3.12 Local LLMs
Local LLMs live under AI Capabilities → Local LLMs. Install and run Ollama on the PC so Moss can call a fast on-device model for lightweight Q&A, summarization, and similar tasks.

Suggested workflow
| Step | What to do |
|---|---|
| 1 | Open AI Capabilities → Local LLMs |
| 2 | Install or detect the Ollama runtime |
| 3 | Start the local model service |
| 4 | Pull a chat model and run a test |
| 5 | After tests pass, assign it as Moss’s fast model |
What this page covers
| Capability | Description |
|---|---|
| Detect runtime | See whether Ollama is installed and responding |
| Install / update runtime | Download RDK Studio–managed Ollama in the full desktop client |
| Start / stop service | Toggle the local inference daemon |
| Storage management | Inspect model weights, runtime paths, cache, and free disk |
| Download models | Enter a model tag and track progress |
| Test model | Run a minimal chat to confirm responses |
| Fast mode | Promote a model to Moss fast-mode usage |
First-time walkthrough
- Open Local LLMs.
- If prompted that the runtime is missing, choose Install and start.
- After the service is up, type a model name—often a team-recommended small chat model.
- Download and wait for completion.
- Run Test and confirm you get an answer.
- Choose Apply as fast model config so Moss fast mode routes here.
Common states
| State | Meaning | Next step |
|---|---|---|
| Not installed | No usable Ollama runtime | Install via button, or install manually and refresh |
| Installed but stopped | Binaries present, daemon down | Start the service |
| Service failed to start | Another Ollama instance or port conflict | Close duplicate processes or reboot |
| Empty model list | Daemon healthy, no weights yet | Pull a model by name |
| Test failed | Wrong tag, non-chat bundle, or runtime error | Switch models or reinstall weights |
Relationship to AI engine settings
Local LLMs focuses on runtime + weights; Settings → AI engine holds model registry + defaults.

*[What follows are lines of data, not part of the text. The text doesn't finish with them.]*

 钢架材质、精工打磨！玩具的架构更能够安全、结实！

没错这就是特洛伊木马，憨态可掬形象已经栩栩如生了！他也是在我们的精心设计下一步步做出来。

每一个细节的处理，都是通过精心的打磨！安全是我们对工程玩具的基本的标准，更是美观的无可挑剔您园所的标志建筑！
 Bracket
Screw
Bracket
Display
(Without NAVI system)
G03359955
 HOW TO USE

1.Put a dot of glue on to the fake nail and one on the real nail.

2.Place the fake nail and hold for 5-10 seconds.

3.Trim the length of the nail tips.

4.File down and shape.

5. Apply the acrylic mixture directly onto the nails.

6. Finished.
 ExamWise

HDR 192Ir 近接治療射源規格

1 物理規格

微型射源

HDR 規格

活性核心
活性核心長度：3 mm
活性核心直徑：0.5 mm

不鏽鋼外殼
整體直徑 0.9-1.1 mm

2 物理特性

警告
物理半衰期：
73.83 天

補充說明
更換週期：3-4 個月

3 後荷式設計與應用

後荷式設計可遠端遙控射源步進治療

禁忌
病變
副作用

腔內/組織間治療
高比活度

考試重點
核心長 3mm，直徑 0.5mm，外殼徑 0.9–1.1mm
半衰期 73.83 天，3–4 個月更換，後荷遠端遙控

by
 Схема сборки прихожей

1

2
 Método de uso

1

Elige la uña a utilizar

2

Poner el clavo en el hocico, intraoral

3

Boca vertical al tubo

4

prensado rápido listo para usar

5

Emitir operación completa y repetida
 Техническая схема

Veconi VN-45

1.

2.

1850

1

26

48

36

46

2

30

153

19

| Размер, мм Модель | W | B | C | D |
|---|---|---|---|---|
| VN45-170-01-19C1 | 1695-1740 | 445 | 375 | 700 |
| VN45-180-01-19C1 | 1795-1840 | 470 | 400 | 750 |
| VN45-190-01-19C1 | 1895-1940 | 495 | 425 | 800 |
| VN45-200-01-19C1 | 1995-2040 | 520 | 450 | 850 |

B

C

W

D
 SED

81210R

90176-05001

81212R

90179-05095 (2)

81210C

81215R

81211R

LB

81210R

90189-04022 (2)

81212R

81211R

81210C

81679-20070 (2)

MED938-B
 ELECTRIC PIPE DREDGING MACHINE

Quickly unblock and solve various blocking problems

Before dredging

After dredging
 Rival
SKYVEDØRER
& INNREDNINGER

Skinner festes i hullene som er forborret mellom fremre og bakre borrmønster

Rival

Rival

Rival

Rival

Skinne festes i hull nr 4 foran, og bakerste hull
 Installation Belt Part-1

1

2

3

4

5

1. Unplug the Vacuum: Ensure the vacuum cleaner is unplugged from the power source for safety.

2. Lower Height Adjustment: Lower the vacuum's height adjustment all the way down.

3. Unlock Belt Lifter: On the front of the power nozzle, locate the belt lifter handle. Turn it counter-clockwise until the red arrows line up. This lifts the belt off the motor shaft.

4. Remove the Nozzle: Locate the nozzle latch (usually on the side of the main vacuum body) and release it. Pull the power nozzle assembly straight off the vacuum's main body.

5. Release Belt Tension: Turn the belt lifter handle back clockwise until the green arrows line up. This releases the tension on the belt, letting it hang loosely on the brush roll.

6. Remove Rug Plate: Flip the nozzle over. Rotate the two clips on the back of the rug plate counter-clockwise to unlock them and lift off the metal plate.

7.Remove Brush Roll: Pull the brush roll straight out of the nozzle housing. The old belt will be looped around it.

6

Choosing Apply as fast model config writes or updates an Ollama entry there.
To promote the same weights as a “thinking” model, adjust Settings → AI engine manually.
Relationship to OpenClaw
PC-only models default to localhost. Board OpenClaw generally cannot reach that URL.
For standalone OpenClaw inference, pick a remote endpoint the board can route to, or host a model service on the board and point configuration at a board-local address.